How can I verify the schema (number and name of the columns) of a Dataframe in pyspark?-CodePudding

I have to read a csv file and I have to verify the name and the number of columns of the dataframe. The minimum number of columns is 3 and they have to be: 'id', 'name' and 'phone'. There is no problem of having more columns than that. But it always needs to have at least those 3 columns with the exact name. Otherwise, program should fail.

For example: Correct:

 ----- ----- -----     ----- ----- ----- ----- 
|   id| name|phone|   |   id| name|phone|unit |
 ----- ----- -----     ----- ----- ----- ----- 
|3940A|jhon |1345 |   |3940A|jhon |1345 | 222 |
|2BB56|mike | 492 |   |2BB56|mike | 492 | 333 |
|3(401|jose |2938 |   |3(401|jose |2938 | 444 |
 ----- ----- -----     ----- ----- ----- -----

Incorrect:

 ----- ----- -----     ----- ----- 
|  sku| nomb|phone|   |  sku| name|
 ----- ----- -----     ----- ----- 
|3940A|jhon |1345 |   |3940A|jhon |
|2BB56|mike | 492 |   |2BB56|mike |
|3(401|jose |2938 |   |3(401|jose |
 ----- ----- -----     ----- -----

CodePudding user response：

Using simple python if-else statement should do the job:

mandatory_cols = ["id", "name", "phone"]

if all(c in df.columns for c in mandatory_cols):
    # your logic
else:
    raise ValueError("missing columns!")

CodePudding user response：

Here's an example on how to check if columns exist in your dataframe:

from pyspark.sql import Row


def check_columns_exits(cols):
    if 'id' in cols and 'name' in cols and 'phone' in cols:
        print("All required columns are present")
    else:
        print("Does not have all the required columns")

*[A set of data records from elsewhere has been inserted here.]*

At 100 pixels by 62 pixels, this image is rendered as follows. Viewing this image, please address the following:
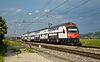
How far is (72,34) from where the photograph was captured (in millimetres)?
26062

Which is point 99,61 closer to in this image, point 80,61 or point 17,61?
point 80,61

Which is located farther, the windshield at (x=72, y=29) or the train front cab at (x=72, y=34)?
the windshield at (x=72, y=29)

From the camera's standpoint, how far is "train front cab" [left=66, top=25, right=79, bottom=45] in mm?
25812

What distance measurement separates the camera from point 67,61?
10594 millimetres

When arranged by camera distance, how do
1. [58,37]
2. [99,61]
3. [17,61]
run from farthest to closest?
[58,37], [17,61], [99,61]

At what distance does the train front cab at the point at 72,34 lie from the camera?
25812mm

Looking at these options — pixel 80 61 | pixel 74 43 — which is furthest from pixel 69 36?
pixel 80 61

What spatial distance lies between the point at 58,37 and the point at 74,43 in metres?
4.64

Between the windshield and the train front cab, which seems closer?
the train front cab

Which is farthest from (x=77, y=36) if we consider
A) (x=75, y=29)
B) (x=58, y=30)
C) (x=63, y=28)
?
(x=58, y=30)

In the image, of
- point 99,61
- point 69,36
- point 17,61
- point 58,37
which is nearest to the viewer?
point 99,61

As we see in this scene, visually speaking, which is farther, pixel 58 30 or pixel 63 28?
pixel 58 30

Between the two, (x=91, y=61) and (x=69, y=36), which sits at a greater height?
(x=69, y=36)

data = [Row(id="3940A", name="john", phone="1345", unit=222),
        Row(id="2BB56", name="mike", phone="492", unit=333)]
df = spark.createDataFrame(data)
check_columns_exits(df.columns)

data1 = [Row(id="3940A", name="john", unit=222),
         Row(id="2BB56", name="mike", unit=333)]
df1 = spark.createDataFrame(data1)
check_columns_exits(df1.columns)

RESULT:

All required columns are present
Does not have all the required columns